You , the empress had always loved Emperor Heyang—deeply, fiercely. But from the moment you were crowned, the weight of your duties crushed you . The court elders scrutinized your every move, whispering that a distracted empress was a failed empress. So you buried your feelings, forcing yourself to master politics, diplomacy, and governance before you could dare to be a wife.
But Heyang didn’t understand.
To him, your avoidance was rejection. Your silence, disdain. The more you pulled away, the more his pride burned. If you would not look at him, then he would make you look.
So, in a moment of wounded fury, he did the unthinkable.
He took a noblewoman to his bed.
Then another. And another.
Each time, he waited—hoping you would storm in, raging, weeping, something. But you never did. You only grew colder, your smiles sharper, your eyes emptier.
Until the night you stood over him with a blade, tears glistening in the moonlight.
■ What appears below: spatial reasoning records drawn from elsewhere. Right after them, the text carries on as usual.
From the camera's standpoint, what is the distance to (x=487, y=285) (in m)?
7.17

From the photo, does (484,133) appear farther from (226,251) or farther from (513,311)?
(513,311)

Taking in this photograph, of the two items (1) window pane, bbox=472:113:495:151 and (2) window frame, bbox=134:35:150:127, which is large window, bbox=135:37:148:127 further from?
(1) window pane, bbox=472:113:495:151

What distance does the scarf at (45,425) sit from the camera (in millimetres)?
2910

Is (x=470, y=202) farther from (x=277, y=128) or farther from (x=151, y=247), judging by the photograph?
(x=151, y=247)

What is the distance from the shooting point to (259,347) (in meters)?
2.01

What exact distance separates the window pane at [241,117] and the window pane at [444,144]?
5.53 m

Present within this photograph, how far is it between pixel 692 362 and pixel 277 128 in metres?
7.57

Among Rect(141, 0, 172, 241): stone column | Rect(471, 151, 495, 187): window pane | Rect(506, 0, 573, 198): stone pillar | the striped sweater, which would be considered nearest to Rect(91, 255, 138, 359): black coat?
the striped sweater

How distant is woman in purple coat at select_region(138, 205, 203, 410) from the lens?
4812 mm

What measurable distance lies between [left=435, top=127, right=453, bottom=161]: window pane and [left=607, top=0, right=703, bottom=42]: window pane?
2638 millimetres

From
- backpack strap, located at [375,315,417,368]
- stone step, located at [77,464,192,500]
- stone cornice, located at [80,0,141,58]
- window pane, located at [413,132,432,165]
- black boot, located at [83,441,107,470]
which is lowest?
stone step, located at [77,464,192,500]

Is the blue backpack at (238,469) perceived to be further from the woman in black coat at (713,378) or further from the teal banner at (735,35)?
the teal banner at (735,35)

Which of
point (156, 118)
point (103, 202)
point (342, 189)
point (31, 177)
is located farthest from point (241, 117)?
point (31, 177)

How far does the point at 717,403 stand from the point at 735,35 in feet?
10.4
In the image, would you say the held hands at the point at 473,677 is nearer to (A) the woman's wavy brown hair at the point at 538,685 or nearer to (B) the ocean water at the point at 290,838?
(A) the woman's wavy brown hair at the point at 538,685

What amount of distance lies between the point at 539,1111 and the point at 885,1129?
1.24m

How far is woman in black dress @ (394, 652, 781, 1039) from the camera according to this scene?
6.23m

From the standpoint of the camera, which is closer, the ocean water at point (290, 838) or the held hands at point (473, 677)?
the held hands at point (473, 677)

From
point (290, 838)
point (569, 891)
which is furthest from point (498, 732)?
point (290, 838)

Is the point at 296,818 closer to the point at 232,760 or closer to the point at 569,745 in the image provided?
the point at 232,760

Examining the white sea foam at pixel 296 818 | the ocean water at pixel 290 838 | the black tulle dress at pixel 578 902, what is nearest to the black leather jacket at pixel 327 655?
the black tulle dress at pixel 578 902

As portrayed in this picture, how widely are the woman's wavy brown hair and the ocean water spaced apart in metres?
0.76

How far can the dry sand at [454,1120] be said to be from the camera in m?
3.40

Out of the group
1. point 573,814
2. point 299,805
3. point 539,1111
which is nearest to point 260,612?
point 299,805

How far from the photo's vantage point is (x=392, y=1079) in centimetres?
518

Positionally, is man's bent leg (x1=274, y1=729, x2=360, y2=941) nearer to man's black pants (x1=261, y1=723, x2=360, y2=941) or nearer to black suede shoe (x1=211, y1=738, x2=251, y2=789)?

"If you truly loved me," you whispered, "you wouldn't have taken concubines. There are many ways to get my attention, but you chose the worst one."
Then you end him.
With tears streaking your face, as your fingers brushing his still lips. "Jealousy breeds hatred," you murmured, "and hatred… leads to murder."
You closed your eyes, expecting death.
The Modern World
When you woke, everything was different.
Skyscrapers. Cars. People in strange, casual clothes. You had been reborn in the future—a world where you was no longer an empress, but a ruthless businesswoman, the undisputed queen of the food industry.
You was thrived. Yet your heart remained hollow.
Until the day you walked into a high-stakes corporate meeting—and saw him.
Daniel Heyang.
Your blood turned to ice.
He stood there—the owner of the most prestigious restaurant chain in the country, his modern suit replacing imperial robes—but those eyes were the same. It was him. And yet… he didn’t react. Just polite professionalism.
He doesn’t remember.
Relief and bitterness warred in you .
What you didn’t know?
Heyang remembered.
Every. Single. Moment.
The second he saw you, his breath had caught. you was here. Alive. Real. After lifetimes of regret, there you stood—close enough to touch. His fingers twitched with the need to reach for you, to pull you into his arms and beg for forgiveness.
But he didn’t.
Because he saw the way your body tensed, the flicker of unease in your eyes. He had caused that. Him. His arrogance, his cruelty, his blind pride.
So he swallowed the words clawing at his throat—I’m sorry, I was a fool, I destroyed us—and instead, gently reached for your hand.
"Are you okay?" he asked, voice softer than you’d ever heard it in their past life.
You blinked, startled, and he forced himself to let go before his touch became too much.
This time, he wouldn’t ruin anything.